SÃO PAULO, 9 de março de 2009 - Morar na capital paulista ficou mais barato em fevereiro para quem ganha menos que R$ 400, segundo o Departamento Intersindical de Estatística e Estudos Sócio-Econômicos (Dieese). O Índice do Custo de Vida (ICV) subiu 0,02%, ficando praticamente estável em relação a janeiro, quando houve inflação de 0,69%. Em 12 meses, o ICV acumula alta de 5,95%.

O alívio no orçamente partiu das despesas com alimentação (-0,24%), por conta da queda nos preços in natura e semi-elaborados. Alimentar-se fora de casa ficou ligeiramente mais caro (0,72%) e para comprar os produtos industrializados, o consumidor pagou em média 0,54% mais. Entre as maiores altas do período está o açúcar (7,19%).

As liquídações de roupas e calçados também impactaram positivamente no custo de vida do paulistano. O grupo vestuário teve deflação de 1,02%.
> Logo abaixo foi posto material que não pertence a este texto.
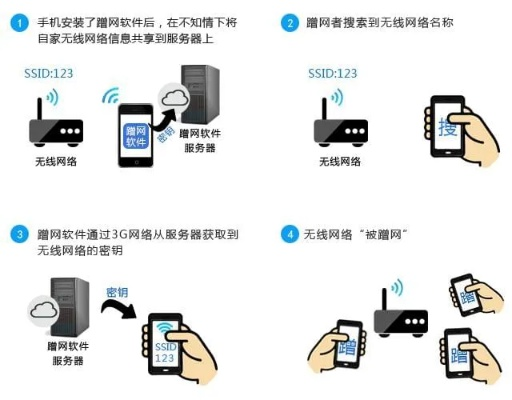 1 手机安装了蹭网软件后，在不知情下将自家无线网络信息共享到服务器上

SSID:123

无线网络

蹭网软件

密钥

蹭网软件服务器

2 蹭网者搜索到无线网络名称

SSID:123

无线网络

搜

3 蹭网软件通过3G网络从服务器获取到无线网络的密钥

蹭网软件服务器

密钥

SSID 123

4 无线网络“被蹭网”

蹭

蹭

蹭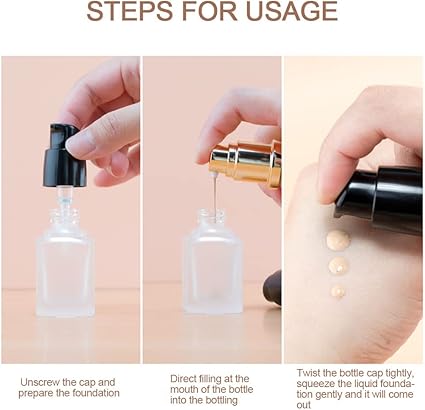 STEPS FOR USAGE

Unscrew the cap and prepare the foundation

Direct filling at the mouth of the bottle into the bottling

Twist the bottle cap tightly, squeeze the liquid foundation gently and it will come out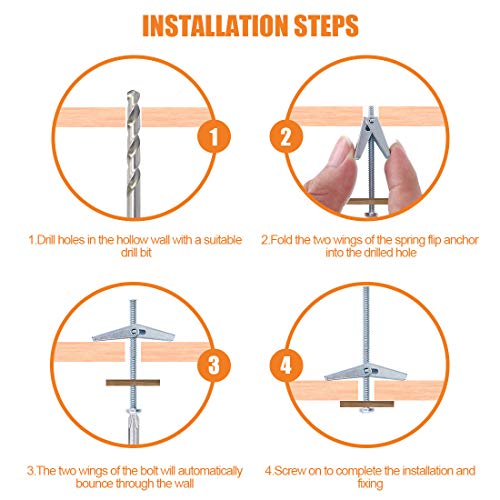 INSTALLATION STEPS

1

2

1.Drill holes in the hollow wall with a suitable drill bit

2.Fold the two wings of the spring flip anchor into the drilled hole

3

4

3.The two wings of the bolt will automatically bounce through the wall

4.Screw on to complete the installation and fixing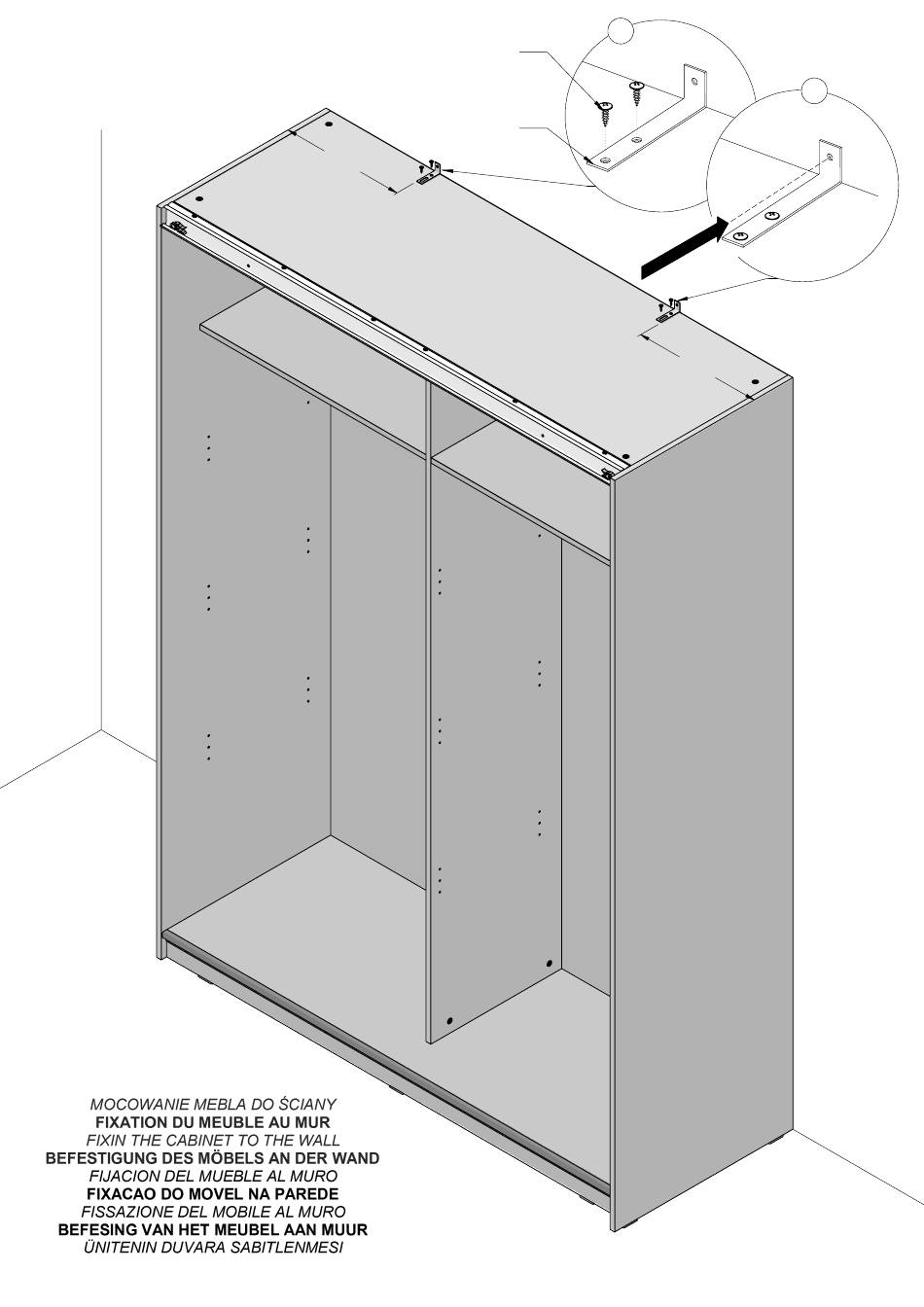 MOCOWANIE MEBLA DO ŚCIANY
FIXATION DU MEUBLE AU MUR
FIXIN THE CABINET TO THE WALL
BEFESTIGUNG DES MÖBELS AN DER WAND
FIJACION DEL MUEBLE AL MURO
FIXACAO DO MOVEL NA PAREDE
FISSAZIONE DEL MOBILE AL MURO
BEFESING VAN HET MEUBEL AAN MUUR
ÜNITENIN DUVARA SABITLENMESI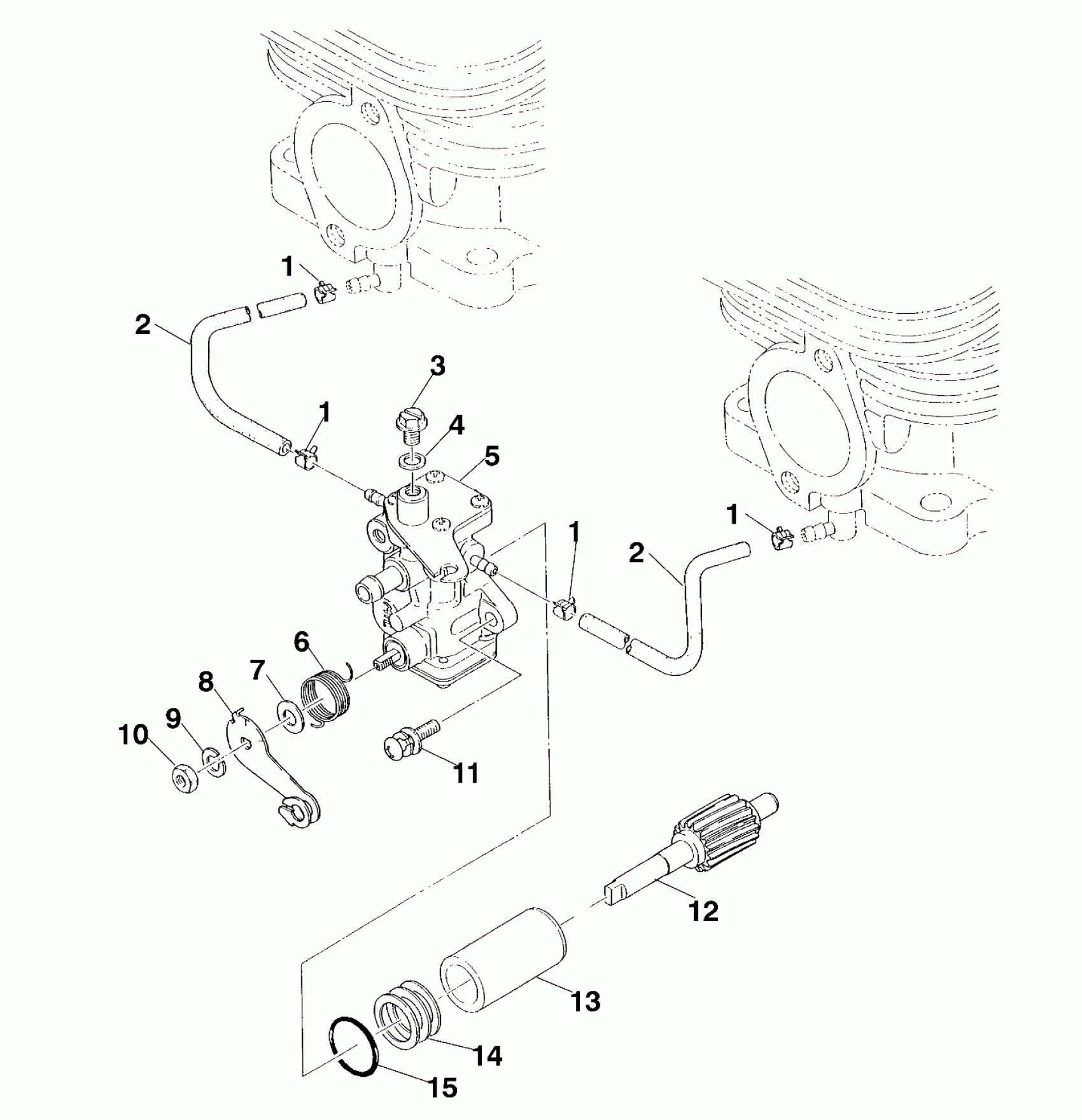 1
2
3
1
4
5
1
1
2
6
7
8
9
10
11
12
13
14
15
Em contrapartida, ocorreu elevação de 0,29% em transporte, puxado pelo reajuste de 0,88% no transporte coletivo, resultado dos aumentos de 3,62% nas tarifas do metrô; de 5,92% nos ônibus intermunicipais; de 4,69% nos trens de subúrbios. Já habitação (0,22%), foi puxado pelos gastos com locação, impostos e condomínio (0,93%), sendo influenciado, principalmente, pelo aumento dos aluguéis (1,99%).

No entanto, ao considerar a renda das famílias, o Dieese revela que custo de vida ficou bem menor para quem ganha menos. Os grupos com renda de R$ 377,49 tiveram o custo de vida reduzido (-0,02%) em fevereiro. A taxa é identica para a faixa intermediária (R$ 934,17). Já as famílias com renda acima de R$ 2.792,90 sofreram uma inflação de 0,04%. A mudança se deve ao peso da alimentação no orçamento das famílias de baixa renda. No caso dos grupos com melhor rendimento, a alimentação divide mais espaço com outros gastos como educação e lazer.